Training/training_dpo_sft_llama.py

Purpose: Unified training script for Llama (e.g. llama3.18b):

  • SFT (QLoRA + masked loss)
  • DPO (TRL DPOTrainer)

It opens a menu (SFT / DPO / BOTH) and then relaunches itself via accelerate for multi-process training.

Run:

python3 Training/training_dpo_sft_llama.py

If accelerate is not configured on your machine yet:

accelerate config

Training/training_dpo_sft_mistral_sk.py

Purpose: Combined QLoRA training for mistral-sk-7b:

  • sft
  • dpo
  • both

This script uses subcommands and supports CLI overrides (see --help).

Help:

python3 Training/training_dpo_sft_mistral_sk.py --help

Multi-GPU examples:

torchrun --nproc_per_node=2 Training/training_dpo_sft_mistral_sk.py sft
torchrun --nproc_per_node=2 Training/training_dpo_sft_mistral_sk.py dpo
torchrun --nproc_per_node=2 Training/training_dpo_sft_mistral_sk.py both

program/LLM_test.py

Purpose: Interactive generator for model responses. Lets you pick:

  • model source (base / adapters),
  • GPU,
  • dataset,
  • generation limits.

Writes a responses.json under your configured outputs directory.

Run:

python3 program/LLM_test.py

program/Llama_test_trained.py

Purpose: Targeted evaluator for Llama runs. Useful for running base vs SFT vs DPO on a chosen dataset with explicit CLI flags.

Run:

python3 program/Llama_test_trained.py --help

Example:

python3 program/Llama_test_trained.py --dataset do-not-answer --mode dpo --limit 200

translate/Translate_sk_to_eng.py

Purpose: Translates Slovak responses.json → English (so Llama Guard can score English outputs).
It scans your runs folder and writes translated outputs into outputs_translated (path is in the script).

Run:

python3 translate/Translate_sk_to_eng.py

program/copymaster.py

Purpose: Copies responses.json files from outputs/ into structured folders under response/{gemma|llama|qwen}/ (used by the evaluator).

Run:

python3 program/copymaster.py

What to edit first:

  • OUTPUTS_DIR (source runs folder)
  • DEST_DIR (destination base folder)

program/response_evaluate.py

Purpose: Runs Llama Guard 3 on prompts + generated responses and saves:

  • per-item evaluation JSON,
  • summary stats (under OUTPUT_ROOT, configured in the script).

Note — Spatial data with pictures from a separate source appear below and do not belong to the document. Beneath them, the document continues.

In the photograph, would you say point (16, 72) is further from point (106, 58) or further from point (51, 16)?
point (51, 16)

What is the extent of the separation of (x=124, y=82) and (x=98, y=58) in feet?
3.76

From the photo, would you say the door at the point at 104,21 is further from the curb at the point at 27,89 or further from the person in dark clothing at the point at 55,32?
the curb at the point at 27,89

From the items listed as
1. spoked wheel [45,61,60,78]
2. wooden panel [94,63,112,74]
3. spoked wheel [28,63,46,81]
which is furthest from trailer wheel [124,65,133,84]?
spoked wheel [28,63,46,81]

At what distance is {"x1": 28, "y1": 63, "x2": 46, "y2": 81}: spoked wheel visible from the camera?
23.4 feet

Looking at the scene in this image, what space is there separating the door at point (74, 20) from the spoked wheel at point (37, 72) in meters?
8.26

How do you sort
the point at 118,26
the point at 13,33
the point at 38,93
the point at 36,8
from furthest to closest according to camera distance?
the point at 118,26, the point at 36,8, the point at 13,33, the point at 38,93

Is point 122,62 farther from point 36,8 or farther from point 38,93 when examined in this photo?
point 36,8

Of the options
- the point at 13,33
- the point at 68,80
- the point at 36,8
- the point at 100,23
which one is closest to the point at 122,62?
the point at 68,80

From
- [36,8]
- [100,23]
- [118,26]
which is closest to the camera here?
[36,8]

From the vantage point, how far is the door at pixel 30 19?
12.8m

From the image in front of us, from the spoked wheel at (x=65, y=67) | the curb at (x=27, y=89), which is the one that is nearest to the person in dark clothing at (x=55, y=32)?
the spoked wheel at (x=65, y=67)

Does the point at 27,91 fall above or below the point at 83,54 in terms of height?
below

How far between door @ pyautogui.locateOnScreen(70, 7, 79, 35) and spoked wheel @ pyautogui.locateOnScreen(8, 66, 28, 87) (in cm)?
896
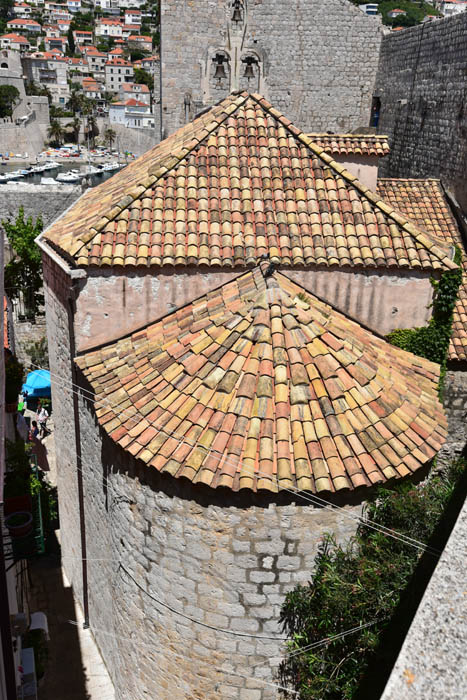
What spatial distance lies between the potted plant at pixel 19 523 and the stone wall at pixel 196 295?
7.51 feet

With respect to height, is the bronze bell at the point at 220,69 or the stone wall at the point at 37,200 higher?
the bronze bell at the point at 220,69

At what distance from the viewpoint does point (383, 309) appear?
8125 millimetres

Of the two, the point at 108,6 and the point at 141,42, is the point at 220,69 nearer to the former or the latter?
the point at 141,42

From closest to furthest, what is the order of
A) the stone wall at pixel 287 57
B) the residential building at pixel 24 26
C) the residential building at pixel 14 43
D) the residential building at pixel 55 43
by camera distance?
the stone wall at pixel 287 57
the residential building at pixel 14 43
the residential building at pixel 55 43
the residential building at pixel 24 26

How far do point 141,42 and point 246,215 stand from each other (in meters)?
163

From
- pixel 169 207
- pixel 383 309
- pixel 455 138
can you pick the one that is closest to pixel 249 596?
pixel 383 309

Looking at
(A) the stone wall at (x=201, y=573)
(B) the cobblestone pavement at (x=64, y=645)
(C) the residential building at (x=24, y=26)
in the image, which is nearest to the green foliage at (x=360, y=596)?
(A) the stone wall at (x=201, y=573)

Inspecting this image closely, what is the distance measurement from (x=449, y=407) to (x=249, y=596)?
6.84 metres

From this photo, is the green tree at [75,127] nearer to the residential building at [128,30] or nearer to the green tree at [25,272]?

Inputs are expected in folders like:

  • /home/hyrenko/Diploma/response/{llama|gemma|qwen}
  • /home/hyrenko/Diploma/outputs_translated (translated mistral-sk runs)

Run:

python3 program/response_evaluate.py

What to edit first:

  • MODEL_PATH (local Llama Guard 3 model folder)
  • input/output directories (*_INPUT_DIR, OUTPUT_ROOT)

Tips

  • If something “cant find file/path”, check the constants at the top of the script first.
  • Keep outputs named consistently (responses.json) — several scripts rely on that.
  • For multi-GPU training, make sure your CUDA devices are visible and torchrun/accelerate sees them.